Task to carry out: Your output must consist solely of the lines from the one containing "Reviewing this image, what" through the end of the records, reproduced exactly.

— START OF Extracted information —

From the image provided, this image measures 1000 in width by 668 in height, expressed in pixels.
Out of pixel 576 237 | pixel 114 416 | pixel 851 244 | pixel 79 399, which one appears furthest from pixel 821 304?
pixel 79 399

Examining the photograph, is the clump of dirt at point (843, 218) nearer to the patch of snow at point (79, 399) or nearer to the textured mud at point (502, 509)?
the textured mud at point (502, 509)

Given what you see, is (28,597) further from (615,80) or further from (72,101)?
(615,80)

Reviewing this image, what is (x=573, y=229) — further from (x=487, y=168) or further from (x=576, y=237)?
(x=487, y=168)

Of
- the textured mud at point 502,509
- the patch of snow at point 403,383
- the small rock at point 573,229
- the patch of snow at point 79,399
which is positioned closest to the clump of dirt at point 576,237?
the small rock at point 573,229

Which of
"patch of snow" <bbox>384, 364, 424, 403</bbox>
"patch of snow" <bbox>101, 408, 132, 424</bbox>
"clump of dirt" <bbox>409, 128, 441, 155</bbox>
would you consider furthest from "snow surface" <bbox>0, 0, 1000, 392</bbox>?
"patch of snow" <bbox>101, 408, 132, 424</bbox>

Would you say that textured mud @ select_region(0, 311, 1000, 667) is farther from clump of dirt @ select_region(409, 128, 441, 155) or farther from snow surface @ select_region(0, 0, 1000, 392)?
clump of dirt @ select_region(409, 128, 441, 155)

— END OF Extracted information —

Answer for the task:
Reviewing this image, what is (x=573, y=229) — further from (x=487, y=168) or further from (x=576, y=237)?
(x=487, y=168)

Of
- the textured mud at point 502,509
- the patch of snow at point 403,383
- the small rock at point 573,229
- the patch of snow at point 79,399
which is positioned closest to the clump of dirt at point 576,237?
the small rock at point 573,229

Which of
"patch of snow" <bbox>384, 364, 424, 403</bbox>
"patch of snow" <bbox>101, 408, 132, 424</bbox>
"clump of dirt" <bbox>409, 128, 441, 155</bbox>
would you consider furthest from "snow surface" <bbox>0, 0, 1000, 392</bbox>?
"patch of snow" <bbox>101, 408, 132, 424</bbox>

Would you say that textured mud @ select_region(0, 311, 1000, 667) is farther from clump of dirt @ select_region(409, 128, 441, 155) or farther from snow surface @ select_region(0, 0, 1000, 392)?
clump of dirt @ select_region(409, 128, 441, 155)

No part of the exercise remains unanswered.